Convert everything from the line containing "How far from the photo" down to the end of the data below into a numbered list, omitting blank lines.

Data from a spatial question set
+++++
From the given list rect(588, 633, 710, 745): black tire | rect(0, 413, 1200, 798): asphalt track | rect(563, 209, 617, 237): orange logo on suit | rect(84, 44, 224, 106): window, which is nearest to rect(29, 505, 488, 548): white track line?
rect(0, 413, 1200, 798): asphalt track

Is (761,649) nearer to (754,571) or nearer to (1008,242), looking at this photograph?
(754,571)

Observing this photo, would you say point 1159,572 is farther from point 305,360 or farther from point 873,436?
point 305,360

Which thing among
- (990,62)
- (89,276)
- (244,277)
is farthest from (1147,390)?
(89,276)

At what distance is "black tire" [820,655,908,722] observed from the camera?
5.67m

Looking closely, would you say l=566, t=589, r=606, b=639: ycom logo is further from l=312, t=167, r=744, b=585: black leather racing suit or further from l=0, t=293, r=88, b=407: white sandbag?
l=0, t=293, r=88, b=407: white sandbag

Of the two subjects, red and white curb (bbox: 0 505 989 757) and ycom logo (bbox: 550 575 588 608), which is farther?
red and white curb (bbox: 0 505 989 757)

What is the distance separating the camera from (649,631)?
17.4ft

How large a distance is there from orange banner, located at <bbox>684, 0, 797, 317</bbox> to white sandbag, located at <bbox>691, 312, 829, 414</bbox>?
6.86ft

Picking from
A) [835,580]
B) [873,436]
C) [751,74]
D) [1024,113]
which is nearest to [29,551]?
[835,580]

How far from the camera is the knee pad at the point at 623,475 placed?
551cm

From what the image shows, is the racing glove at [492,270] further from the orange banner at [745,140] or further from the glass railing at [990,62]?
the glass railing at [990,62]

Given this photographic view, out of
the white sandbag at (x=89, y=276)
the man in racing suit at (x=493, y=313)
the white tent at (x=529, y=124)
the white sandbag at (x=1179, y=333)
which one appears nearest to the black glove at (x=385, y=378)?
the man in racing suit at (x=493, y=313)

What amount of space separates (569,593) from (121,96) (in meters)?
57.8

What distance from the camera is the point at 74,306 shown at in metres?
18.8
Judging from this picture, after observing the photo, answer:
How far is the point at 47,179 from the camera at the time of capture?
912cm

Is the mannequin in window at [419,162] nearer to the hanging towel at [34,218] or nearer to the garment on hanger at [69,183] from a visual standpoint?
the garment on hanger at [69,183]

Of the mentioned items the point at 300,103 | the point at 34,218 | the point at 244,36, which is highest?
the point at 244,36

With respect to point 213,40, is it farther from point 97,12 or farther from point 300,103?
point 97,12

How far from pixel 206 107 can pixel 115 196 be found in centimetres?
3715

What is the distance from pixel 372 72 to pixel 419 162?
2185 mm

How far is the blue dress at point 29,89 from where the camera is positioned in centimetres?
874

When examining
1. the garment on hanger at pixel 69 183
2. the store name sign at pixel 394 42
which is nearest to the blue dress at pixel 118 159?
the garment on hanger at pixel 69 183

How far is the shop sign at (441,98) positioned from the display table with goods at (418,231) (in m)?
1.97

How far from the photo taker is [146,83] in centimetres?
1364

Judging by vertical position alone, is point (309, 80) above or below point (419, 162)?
+++++
▶ **Reply to the task**
1. How far from the photo taker is [146,83] in centimetres?
2. 1364
3. Judging by vertical position alone, is point (309, 80) above or below point (419, 162)?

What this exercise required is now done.